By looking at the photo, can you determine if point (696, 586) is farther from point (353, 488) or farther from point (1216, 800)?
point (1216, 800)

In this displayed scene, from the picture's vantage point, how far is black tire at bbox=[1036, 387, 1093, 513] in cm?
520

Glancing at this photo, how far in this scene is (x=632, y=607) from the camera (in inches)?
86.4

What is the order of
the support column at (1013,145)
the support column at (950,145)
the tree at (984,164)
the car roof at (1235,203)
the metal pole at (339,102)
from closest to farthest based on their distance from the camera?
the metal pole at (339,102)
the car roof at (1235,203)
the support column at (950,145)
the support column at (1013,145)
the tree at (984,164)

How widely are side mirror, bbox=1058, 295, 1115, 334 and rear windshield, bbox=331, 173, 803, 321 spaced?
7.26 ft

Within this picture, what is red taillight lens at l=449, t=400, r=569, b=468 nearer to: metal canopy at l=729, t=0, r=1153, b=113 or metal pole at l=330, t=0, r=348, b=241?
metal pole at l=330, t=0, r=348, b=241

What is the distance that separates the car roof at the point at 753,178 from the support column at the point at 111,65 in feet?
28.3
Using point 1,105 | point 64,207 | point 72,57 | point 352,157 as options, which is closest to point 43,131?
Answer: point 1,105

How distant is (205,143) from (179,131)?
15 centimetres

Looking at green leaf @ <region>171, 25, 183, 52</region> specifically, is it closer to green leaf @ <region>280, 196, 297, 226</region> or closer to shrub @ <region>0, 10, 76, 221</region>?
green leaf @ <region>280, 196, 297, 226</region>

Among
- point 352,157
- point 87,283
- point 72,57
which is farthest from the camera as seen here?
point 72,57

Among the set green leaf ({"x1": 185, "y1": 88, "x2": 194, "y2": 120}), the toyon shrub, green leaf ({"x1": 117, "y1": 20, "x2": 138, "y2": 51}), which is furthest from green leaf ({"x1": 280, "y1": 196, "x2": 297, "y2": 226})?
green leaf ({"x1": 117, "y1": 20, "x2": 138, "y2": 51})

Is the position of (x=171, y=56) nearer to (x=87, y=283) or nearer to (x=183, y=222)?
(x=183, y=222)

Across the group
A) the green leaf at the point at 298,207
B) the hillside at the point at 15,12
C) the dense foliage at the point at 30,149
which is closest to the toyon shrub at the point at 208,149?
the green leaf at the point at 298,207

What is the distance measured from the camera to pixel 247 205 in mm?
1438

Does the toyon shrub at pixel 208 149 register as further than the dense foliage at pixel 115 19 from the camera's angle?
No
+ + + + + + +
GEGEBENE AUFGABE —
Schreib alle Zeilen oben Zeichen für Zeichen ab, ohne etwas zu ändern.

VOLLSTÄNDIGE ANTWORT —
By looking at the photo, can you determine if point (696, 586) is farther from point (353, 488) or farther from point (1216, 800)?
point (1216, 800)

In this displayed scene, from the picture's vantage point, how far is black tire at bbox=[1036, 387, 1093, 513] in cm?
520

Glancing at this photo, how far in this scene is (x=632, y=607) from the camera (in inches)?
86.4

What is the order of
the support column at (1013,145)
the support column at (950,145)
the tree at (984,164)
the car roof at (1235,203)
the metal pole at (339,102)
from closest to farthest based on their distance from the camera?
the metal pole at (339,102)
the car roof at (1235,203)
the support column at (950,145)
the support column at (1013,145)
the tree at (984,164)

How widely are side mirror, bbox=1058, 295, 1115, 334 and rear windshield, bbox=331, 173, 803, 321 spaced?
7.26 ft

Within this picture, what is red taillight lens at l=449, t=400, r=569, b=468 nearer to: metal canopy at l=729, t=0, r=1153, b=113 or metal pole at l=330, t=0, r=348, b=241?
metal pole at l=330, t=0, r=348, b=241

What is the distance that separates the car roof at the point at 753,178 from the support column at the point at 111,65 in feet?
28.3
Using point 1,105 | point 64,207 | point 72,57 | point 352,157 as options, which is closest to point 43,131?
Answer: point 1,105

How distant is (205,143) from (179,131)?
15 centimetres

Looking at green leaf @ <region>171, 25, 183, 52</region> specifically, is it closer to green leaf @ <region>280, 196, 297, 226</region> or closer to shrub @ <region>0, 10, 76, 221</region>?
green leaf @ <region>280, 196, 297, 226</region>

Among
- point 352,157
- point 87,283
- point 72,57
which is farthest from the camera as seen here?
point 72,57

Among the set green leaf ({"x1": 185, "y1": 88, "x2": 194, "y2": 120}), the toyon shrub, green leaf ({"x1": 117, "y1": 20, "x2": 138, "y2": 51}), which is furthest from green leaf ({"x1": 280, "y1": 196, "x2": 297, "y2": 226})?
green leaf ({"x1": 117, "y1": 20, "x2": 138, "y2": 51})

Is the position of (x=171, y=56) nearer to (x=87, y=283) or nearer to (x=183, y=222)?
(x=183, y=222)

Across the group
A) the green leaf at the point at 298,207
B) the hillside at the point at 15,12
C) the dense foliage at the point at 30,149
which is closest to the toyon shrub at the point at 208,149?
the green leaf at the point at 298,207

What is the distance measured from the camera to pixel 247 205 in mm?
1438

Does the toyon shrub at pixel 208 149 register as further than the dense foliage at pixel 115 19 from the camera's angle?
No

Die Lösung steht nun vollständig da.